Svetlana nutzt die Möglichkeiten im Velodrom, um sich einerseits auf die Paralympics wie auch auf den Weltrekordversuch vorzubereiten. © SCH/Staudinger

#EINBLICK | Svetlana Moshkovich musste in ihrem Leben schon vieles ertragen und noch mehr verkraften. Hartes Training, volle Leidenschaft, konsequentes Handeln und mentale Stärke sind und dienten in diesem Sinne genauso als Überlebensstrategien wie auch als beeindruckender Weg zum Erfolg. Ihr Schicksal hat sie mittlerweile angenommen und versucht daraus das Beste zu machen. Aktuell trainiert sie in regelmäßigen Abständen in unserem hello yellow Velodrom für ihr großes Ziel – dem Stundenweltrekord mit dem Handbike. Das Velodrom bietet dabei beste Bedingungen zur perfekten Vorbereitung – der eigentliche Rekordversuch wird aufgrund der sichereren Bedingungen in einem geschlossenen Velodrom stattfinden.

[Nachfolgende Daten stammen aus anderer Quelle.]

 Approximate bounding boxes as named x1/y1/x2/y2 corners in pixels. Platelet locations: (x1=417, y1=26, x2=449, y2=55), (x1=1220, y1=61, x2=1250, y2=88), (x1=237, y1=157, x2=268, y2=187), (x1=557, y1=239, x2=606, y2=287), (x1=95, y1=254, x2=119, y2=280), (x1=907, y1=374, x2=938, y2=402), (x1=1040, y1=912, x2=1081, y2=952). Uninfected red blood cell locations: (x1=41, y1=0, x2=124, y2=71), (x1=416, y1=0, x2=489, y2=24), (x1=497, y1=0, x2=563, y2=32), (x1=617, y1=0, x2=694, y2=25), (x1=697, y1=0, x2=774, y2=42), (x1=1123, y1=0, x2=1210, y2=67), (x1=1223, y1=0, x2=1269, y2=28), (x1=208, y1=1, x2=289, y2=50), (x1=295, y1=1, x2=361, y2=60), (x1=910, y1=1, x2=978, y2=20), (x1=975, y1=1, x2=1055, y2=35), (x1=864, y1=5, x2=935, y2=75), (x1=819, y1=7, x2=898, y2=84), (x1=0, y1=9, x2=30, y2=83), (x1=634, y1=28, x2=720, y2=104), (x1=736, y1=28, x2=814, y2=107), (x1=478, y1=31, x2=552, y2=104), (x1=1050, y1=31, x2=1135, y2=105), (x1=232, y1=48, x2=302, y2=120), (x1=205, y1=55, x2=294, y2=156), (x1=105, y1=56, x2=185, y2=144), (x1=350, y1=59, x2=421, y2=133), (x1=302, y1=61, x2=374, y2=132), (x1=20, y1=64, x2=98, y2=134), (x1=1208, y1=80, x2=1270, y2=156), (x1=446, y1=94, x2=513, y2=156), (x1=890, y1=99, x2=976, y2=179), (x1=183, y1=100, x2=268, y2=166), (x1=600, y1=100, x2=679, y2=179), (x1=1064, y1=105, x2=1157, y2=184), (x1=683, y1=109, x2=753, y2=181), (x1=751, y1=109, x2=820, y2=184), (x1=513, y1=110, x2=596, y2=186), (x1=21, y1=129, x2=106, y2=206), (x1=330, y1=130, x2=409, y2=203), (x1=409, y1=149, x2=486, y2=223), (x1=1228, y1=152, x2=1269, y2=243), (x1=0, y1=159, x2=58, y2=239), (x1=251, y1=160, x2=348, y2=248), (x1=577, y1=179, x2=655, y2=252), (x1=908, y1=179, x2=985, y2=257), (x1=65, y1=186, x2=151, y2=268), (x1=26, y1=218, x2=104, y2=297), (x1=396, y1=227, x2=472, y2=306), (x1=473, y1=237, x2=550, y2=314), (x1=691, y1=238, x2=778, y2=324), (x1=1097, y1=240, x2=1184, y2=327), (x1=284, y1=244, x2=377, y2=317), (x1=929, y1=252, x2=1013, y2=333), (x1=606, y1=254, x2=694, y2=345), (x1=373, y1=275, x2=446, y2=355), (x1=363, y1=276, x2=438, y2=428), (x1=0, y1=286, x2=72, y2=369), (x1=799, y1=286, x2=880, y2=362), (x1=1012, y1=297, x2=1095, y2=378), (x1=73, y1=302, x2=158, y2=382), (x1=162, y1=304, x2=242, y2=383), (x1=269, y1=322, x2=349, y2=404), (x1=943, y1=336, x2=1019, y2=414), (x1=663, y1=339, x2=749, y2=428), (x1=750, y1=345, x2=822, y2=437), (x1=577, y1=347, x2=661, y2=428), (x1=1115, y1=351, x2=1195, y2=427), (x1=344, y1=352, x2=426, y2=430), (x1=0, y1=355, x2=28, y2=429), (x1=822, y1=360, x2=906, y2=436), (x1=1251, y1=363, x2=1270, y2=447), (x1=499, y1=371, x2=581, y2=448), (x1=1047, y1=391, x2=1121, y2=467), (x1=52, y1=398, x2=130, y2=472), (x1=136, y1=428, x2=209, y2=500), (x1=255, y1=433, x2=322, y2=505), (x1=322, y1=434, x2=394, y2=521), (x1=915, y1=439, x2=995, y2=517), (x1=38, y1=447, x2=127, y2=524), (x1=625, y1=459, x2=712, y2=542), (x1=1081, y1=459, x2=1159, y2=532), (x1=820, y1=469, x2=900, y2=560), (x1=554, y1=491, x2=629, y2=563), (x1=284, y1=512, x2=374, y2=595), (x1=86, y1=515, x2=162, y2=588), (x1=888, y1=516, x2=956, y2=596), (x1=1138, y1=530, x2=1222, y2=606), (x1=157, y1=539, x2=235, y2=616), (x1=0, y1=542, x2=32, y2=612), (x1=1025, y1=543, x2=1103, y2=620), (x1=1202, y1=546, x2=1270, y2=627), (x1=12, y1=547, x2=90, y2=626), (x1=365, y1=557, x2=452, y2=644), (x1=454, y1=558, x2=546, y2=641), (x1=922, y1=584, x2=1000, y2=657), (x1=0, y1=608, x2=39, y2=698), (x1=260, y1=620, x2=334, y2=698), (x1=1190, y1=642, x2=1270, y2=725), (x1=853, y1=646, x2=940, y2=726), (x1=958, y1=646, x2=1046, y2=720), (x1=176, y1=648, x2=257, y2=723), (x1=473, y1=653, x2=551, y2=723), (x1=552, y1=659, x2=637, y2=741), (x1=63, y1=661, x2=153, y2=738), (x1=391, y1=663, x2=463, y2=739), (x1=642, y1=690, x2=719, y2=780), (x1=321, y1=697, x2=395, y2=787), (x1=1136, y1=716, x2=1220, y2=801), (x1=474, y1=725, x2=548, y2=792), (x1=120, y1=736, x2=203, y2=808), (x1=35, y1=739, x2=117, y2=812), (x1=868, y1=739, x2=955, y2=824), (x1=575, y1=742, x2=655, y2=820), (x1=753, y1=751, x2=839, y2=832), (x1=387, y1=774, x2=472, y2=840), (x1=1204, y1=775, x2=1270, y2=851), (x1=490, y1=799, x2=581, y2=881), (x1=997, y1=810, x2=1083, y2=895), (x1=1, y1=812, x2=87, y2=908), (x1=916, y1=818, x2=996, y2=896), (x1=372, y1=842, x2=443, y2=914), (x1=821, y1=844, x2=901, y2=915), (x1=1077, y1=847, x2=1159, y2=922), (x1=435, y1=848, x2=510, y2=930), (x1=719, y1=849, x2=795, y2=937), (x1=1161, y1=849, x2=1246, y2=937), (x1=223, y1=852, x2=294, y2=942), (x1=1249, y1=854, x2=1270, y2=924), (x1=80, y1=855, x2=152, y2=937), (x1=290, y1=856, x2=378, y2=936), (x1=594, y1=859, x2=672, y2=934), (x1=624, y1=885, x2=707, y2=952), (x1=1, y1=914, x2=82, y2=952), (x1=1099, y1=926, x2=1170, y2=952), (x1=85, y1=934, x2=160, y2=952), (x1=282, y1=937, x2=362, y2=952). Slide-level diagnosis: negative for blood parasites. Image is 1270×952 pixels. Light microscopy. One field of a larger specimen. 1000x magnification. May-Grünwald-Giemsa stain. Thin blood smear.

Im Herbst 2004 verändert sich das Leben der damals jungen Fremdsprachenstudentin sehr drastisch. 1983 in Krasnojarsk geboren, war ihre Abenteuer- und Lebenslust unbändig und ansteckend. Fremdsprachen hatten es ihr angetan und so studierte sie mit Erfolg und Leidenschaft auf Lehramt in ihrer Heimatstadt – bis zu dem verhängnisvollen Tag im Herbst 2004. Auf der Heimfahrt von einer Hochzeit verunglückte das Auto, in dem Svetlana saß, mit insgesamt fünf jungen Menschen an Board auf der verschneiten Straße. Ihr Freund und ein weiterer guter Freund waren auf der Stelle tot. Svetlana sitzt seit diesem Tag im Rollstuhl und hat ihr Schicksal selbst in die Hand genommen, anstatt damit zu hadern. Nach einigen intensiven Jahren der Rehabilitation und viel Unterstützung von Freunden und Familie, fasste sie neuen Lebensmut. Ein glücklicher Zufall brachte sie damals im Rahmen eines Reha-Aufenthaltes nach Deutschland in die Nähe von Heidelberg.

Andere Welt

Der Aufenthalt war für Svetlana wie ein Tor in eine andere Welt, die sie lieben lernte. Die Bequemlichkeiten in Deutschland waren als Frau im Rollstuhl unvergleichbar mit ihrer Heimat Russland. Sie konnte alleine Bus fahren, Behördenwege erledigen und ihr tägliches Leben alleine bestreiten – im damaligen Russland für sie undenkbar. Sie wollte bleiben und in Deutschland leben. Auf einer speziellen Veranstaltung hatte sie dann den ersten Kontakt mit einem Handbike, dass damals von sehr inspirierenden Guides präsentiert wurde. „Ich durfte das Handbike ausprobieren und war sofort hellauf begeistert. Von diesem Moment an habe ich geistig an meinem Plan gearbeitet, Deutschland und das Handbike irgendwie in mein Leben zu integrieren. Ein Jahr später war es dann so weit. Ich startete das Studium der Computerlinguistik und begann im lokalen Handbike-Team mit vielen motivierten Schicksalsgenossen zu trainieren. Ein wenig später habe ich dann mit Wettkämpfen gestartet und von da an ging es eigentlich stetig bergauf“, erzählt Svetlana im Gespräch. Im russischen Verband war sie eine der ersten Handbiker:innen überhaupt und sorgte damals mit Spitzenplätzen auch für gehörige Furore.

Erfolge

Als Teil des Weltcupteams nahm ihre sportliche Karriere weiter an Fahrt auf und so holte sie schließlich 2012 bei den Paralympics in London den 3. Platz im Zeitfahren über 14 km. Sport wurde in dieser Zeit zum absoluten Lebensmittelpunkt und so entscheid sich die erfolgreiche Handbikerin für einen anderen Weg. Sie machte als eine der ersten versehrten Sportlerinnen die Aufnahmeprüfung für das Sportstudium in Innsbruck und hat dabei den Studienzweig mit Angeboten und ihrer Expertise entscheidend mitgestaltet. 2015 holte sie schließlich den Weltmeistertitel im Zeitfahren und krönte ihren zahlreichen WM-Medaillen final mit dem Gewinn der Weltmeisterschaft. Seit 2014 lebt sie nun glücklich in Innsbruck und wurde 2022 nicht nur österreichische Staatsbürgerin, sondern holte auch den Weltcup-Gesamtsieg. Das Projekt Stundenweltrekord im Velodrom geistert schon länger in ihrem Kopf herum. Der Startschuss dafür ist gefallen, und bis im Herbst nächsten Jahres hat sie Zeit, ihr Training zu optimieren und ihren Traum zu verwirklichen. Das Handbike wurde für das Training und den Versuch natürlich ebenfalls auf eine fixe und starre Übersetzung umgebaut. Der Weltrekordversuch ist dabei auch Teil der Vorbereitung auf die paralympischen Spiele 2024 in Paris, bei denen sie diesmal für Österreich antreten wird.